> _Instructions to follow_
Pull out every line in the items below that contains the word "each".

> _Material for this exercise_
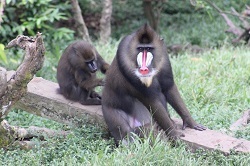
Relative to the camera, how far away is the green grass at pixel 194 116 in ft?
→ 14.3

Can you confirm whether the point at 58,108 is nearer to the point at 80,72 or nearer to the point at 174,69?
the point at 80,72

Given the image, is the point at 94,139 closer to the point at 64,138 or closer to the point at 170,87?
the point at 64,138

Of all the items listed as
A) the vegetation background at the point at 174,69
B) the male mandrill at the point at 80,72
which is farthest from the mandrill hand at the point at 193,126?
the male mandrill at the point at 80,72

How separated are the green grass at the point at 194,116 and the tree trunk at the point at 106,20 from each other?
31cm

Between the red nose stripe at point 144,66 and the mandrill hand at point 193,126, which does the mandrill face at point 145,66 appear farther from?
the mandrill hand at point 193,126

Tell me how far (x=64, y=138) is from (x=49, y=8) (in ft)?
12.0

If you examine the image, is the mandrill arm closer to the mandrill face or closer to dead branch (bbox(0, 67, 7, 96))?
the mandrill face

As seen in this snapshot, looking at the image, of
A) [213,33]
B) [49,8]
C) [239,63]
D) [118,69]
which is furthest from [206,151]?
[213,33]

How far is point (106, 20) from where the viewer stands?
9.47 metres

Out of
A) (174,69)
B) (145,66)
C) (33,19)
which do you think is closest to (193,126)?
(145,66)

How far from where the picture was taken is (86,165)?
426cm

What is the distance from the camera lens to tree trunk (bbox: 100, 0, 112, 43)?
9.25m

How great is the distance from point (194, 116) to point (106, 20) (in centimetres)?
407

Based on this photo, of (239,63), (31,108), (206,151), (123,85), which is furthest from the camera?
(239,63)
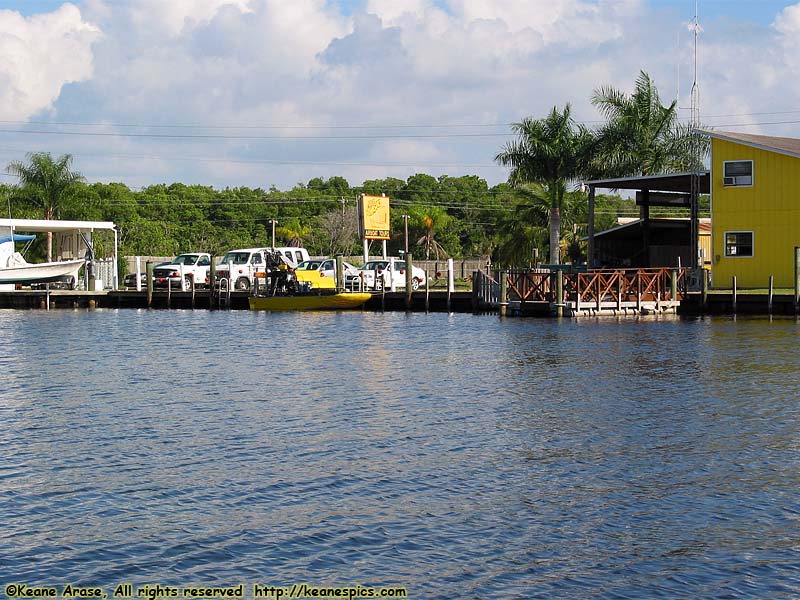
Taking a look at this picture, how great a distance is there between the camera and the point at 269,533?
1280 cm

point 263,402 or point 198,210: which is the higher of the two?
point 198,210

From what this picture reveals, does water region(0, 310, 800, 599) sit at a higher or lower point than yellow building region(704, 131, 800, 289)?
lower

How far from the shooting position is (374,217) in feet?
203

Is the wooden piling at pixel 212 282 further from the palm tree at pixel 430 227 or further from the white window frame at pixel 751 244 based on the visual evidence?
the palm tree at pixel 430 227

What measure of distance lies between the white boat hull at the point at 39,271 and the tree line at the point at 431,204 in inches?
389

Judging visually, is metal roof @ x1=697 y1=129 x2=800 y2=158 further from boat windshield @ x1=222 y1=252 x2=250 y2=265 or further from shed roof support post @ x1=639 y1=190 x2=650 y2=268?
boat windshield @ x1=222 y1=252 x2=250 y2=265

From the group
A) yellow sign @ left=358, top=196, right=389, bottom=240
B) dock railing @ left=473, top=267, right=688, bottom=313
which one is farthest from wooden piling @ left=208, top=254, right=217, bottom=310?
dock railing @ left=473, top=267, right=688, bottom=313

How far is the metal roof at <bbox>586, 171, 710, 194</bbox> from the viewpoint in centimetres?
4819

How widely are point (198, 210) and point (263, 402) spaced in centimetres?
9143

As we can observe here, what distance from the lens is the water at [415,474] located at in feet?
38.2

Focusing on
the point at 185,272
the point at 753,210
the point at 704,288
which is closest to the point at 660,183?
the point at 753,210

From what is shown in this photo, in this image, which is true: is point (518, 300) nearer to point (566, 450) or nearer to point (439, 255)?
point (566, 450)

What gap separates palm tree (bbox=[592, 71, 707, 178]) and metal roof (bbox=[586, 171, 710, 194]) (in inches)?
299

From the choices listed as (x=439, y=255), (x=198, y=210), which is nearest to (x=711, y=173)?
(x=439, y=255)
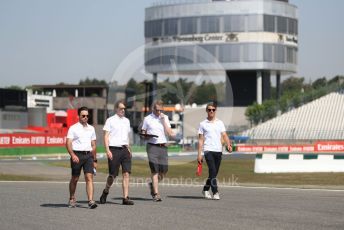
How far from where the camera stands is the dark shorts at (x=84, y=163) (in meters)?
14.7

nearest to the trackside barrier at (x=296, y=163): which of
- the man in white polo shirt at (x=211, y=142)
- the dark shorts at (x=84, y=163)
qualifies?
the man in white polo shirt at (x=211, y=142)

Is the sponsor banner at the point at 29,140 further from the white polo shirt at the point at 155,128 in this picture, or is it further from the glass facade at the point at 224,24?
the glass facade at the point at 224,24

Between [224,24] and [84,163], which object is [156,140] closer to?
[84,163]

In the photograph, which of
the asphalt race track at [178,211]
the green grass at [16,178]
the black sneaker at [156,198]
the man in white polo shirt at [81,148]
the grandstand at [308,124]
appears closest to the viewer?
the asphalt race track at [178,211]

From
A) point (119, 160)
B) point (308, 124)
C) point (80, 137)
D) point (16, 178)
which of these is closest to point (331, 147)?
point (308, 124)

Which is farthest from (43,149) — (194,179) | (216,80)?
(216,80)

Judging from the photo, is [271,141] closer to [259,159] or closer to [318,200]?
[259,159]

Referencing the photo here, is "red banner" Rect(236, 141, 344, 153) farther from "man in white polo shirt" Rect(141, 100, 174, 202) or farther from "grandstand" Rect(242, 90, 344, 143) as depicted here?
"man in white polo shirt" Rect(141, 100, 174, 202)

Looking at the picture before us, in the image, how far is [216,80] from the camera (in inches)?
4459

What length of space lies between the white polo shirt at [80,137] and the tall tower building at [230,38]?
90.9 metres

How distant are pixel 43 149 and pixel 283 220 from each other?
141ft

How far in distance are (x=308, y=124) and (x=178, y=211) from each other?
6890 cm

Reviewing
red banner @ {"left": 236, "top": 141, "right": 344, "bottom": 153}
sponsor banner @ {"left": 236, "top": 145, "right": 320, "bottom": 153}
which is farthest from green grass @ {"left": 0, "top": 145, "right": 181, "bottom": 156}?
red banner @ {"left": 236, "top": 141, "right": 344, "bottom": 153}

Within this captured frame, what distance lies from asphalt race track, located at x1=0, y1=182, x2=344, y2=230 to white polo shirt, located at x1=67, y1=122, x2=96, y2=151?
1054 mm
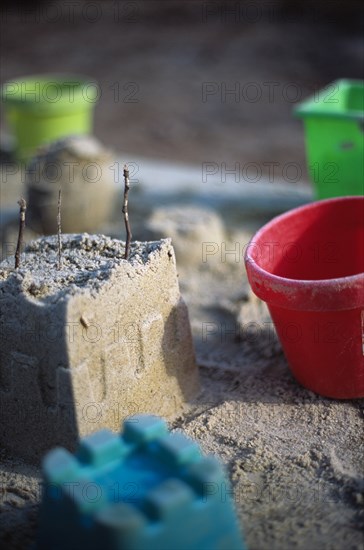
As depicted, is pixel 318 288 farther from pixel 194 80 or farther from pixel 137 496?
pixel 194 80

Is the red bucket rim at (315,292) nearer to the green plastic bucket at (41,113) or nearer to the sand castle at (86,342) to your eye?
the sand castle at (86,342)

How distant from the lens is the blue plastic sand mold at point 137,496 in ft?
6.83

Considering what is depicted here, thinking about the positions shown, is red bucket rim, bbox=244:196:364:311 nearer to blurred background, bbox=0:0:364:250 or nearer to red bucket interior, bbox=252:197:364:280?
red bucket interior, bbox=252:197:364:280

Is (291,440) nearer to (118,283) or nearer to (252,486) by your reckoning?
(252,486)

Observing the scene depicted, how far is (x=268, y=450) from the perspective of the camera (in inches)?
115

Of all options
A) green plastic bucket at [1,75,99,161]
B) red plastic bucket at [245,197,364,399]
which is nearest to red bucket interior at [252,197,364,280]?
red plastic bucket at [245,197,364,399]

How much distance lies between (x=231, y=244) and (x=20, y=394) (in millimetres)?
2252

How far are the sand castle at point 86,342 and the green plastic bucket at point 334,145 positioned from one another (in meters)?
1.69

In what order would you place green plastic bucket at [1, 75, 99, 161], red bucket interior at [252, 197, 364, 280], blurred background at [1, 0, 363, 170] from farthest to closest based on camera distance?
1. blurred background at [1, 0, 363, 170]
2. green plastic bucket at [1, 75, 99, 161]
3. red bucket interior at [252, 197, 364, 280]

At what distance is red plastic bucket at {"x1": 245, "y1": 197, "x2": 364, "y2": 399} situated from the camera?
9.48 feet

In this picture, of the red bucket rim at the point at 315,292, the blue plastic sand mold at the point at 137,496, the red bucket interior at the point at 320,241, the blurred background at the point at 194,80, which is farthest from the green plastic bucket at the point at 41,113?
the blue plastic sand mold at the point at 137,496

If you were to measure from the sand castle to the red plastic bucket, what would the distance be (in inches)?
15.7

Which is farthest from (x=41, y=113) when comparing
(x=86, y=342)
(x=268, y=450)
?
(x=268, y=450)

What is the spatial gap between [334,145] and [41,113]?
2.49 metres
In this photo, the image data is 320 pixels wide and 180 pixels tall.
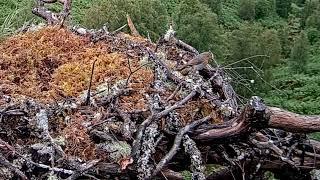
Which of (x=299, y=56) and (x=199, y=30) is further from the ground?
(x=199, y=30)

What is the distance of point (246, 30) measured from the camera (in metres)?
17.8

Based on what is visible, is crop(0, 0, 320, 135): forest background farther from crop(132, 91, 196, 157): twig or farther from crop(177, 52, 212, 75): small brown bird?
crop(132, 91, 196, 157): twig

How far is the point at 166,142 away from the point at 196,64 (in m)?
0.73

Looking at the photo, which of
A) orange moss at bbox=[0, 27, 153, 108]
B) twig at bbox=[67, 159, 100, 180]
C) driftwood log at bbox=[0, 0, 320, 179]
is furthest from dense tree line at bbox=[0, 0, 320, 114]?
twig at bbox=[67, 159, 100, 180]

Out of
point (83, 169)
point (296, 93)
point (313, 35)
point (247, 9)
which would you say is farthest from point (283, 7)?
point (83, 169)

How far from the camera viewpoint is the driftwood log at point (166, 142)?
7.15 ft

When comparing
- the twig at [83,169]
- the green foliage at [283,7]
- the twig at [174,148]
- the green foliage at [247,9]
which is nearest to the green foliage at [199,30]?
the twig at [174,148]

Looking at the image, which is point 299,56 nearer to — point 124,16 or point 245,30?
point 245,30

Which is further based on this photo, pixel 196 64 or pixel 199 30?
pixel 199 30

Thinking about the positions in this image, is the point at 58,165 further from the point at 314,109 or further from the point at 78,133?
the point at 314,109

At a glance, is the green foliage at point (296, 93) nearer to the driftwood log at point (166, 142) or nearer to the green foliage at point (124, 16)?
the green foliage at point (124, 16)

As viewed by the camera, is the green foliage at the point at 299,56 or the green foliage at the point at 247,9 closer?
the green foliage at the point at 299,56

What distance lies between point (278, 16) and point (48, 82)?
28181 mm

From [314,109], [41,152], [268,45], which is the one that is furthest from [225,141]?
[268,45]
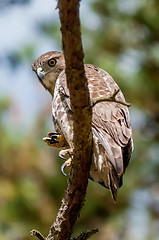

> _Answer in full_
How separated are the green grass at the point at 194,116 and the tree trunk at the point at 106,20 from each other?
How distant are pixel 43 149 and pixel 283 220 from each other?
How far in distance are (x=308, y=124) and (x=178, y=211) from each other?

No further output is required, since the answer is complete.